Over the past few months Warmtebouw Utrecht, together with the main contractor Heddes, who were responsible for the construction work, have put in a monumental effort to replace the complete plant for and in the ice rink. The freezer system, the water treatment, the air treatment and the transfer of heat and cold; everything has been replaced. The old rink was dismantled and equipped with new underfloor cooling, while underfloor heating has been installed in the inner area and alongside the rink. The air management system has also been addressed with new air treatment units and air supply from the plant duct around the rink floor and, with a temporary facility, also from the ceiling.
Energy-efficient ice plant
The engineering rooms have also been completely renovated. New cooling machines, that work optimally and are energy-efficient with Warmtebouw’s exciting new automatic control system, cool the ice rink while at the same time providing the required heat.
Whereas the old Thialf contained 24 central heating boilers, now all the necessary heat is obtained from the ice plant. Together with a heat pump and geothermal energy, this forms the beating heart of a sustainable and gasless Thialf.
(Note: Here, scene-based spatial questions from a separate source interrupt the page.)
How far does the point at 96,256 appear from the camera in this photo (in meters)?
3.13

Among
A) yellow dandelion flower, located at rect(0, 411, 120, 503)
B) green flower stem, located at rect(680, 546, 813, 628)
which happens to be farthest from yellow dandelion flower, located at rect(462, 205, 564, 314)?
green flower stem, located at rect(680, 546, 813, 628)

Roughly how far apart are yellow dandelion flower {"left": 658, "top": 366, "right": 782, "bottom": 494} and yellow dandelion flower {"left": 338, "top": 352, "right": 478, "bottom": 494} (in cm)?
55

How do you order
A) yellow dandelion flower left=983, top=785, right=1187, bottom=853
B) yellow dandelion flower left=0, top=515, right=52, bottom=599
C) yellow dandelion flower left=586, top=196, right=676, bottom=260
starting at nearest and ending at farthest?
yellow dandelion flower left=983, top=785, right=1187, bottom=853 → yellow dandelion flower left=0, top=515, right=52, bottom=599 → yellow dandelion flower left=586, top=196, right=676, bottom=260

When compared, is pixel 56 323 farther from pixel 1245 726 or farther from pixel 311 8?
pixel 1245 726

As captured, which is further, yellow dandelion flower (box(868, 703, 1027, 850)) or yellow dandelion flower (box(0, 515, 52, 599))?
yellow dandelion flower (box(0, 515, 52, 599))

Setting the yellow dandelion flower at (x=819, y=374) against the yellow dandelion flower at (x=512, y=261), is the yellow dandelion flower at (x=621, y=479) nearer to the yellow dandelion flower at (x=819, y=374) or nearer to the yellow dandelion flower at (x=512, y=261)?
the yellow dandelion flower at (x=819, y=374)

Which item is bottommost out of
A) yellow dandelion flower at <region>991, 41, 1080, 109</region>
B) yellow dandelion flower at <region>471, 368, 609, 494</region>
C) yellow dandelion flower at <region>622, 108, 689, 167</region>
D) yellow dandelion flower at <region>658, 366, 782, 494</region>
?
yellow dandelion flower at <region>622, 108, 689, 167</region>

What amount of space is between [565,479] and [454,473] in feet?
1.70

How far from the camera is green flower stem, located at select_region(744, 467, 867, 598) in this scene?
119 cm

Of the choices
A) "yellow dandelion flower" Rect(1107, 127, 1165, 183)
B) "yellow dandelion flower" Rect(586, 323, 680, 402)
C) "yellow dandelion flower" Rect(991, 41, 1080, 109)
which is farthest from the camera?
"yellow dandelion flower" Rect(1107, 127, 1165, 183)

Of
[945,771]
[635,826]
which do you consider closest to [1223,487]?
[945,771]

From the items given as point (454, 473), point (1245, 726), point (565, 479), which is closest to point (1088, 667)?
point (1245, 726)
The best ice for each part of the track
The new classification into track segments means that the ice master can ensure optimum ice quality for each part of the track. Straights, inner and outer corners, approaches and exits to corners, short-track, beginners’ rink and the old ice hockey stadium – everything can be adjusted separately and optimally, so that no more energy needs to be consumed than is absolutely necessary. Energy consumption is now less than half of what it was before the renovation.
After all the hard work in a very wet season, and especially a massive sprint finish at the end, starting in late January 2016 the systems were tested and the first layer of ice was made. In spite of the unusually warm and humid weather, much less mopping than usual was required, according to Beert Boomsma, ice master at Thialf. As he recently said in an interview, he was given ‘an ultra-tight layer of ice’.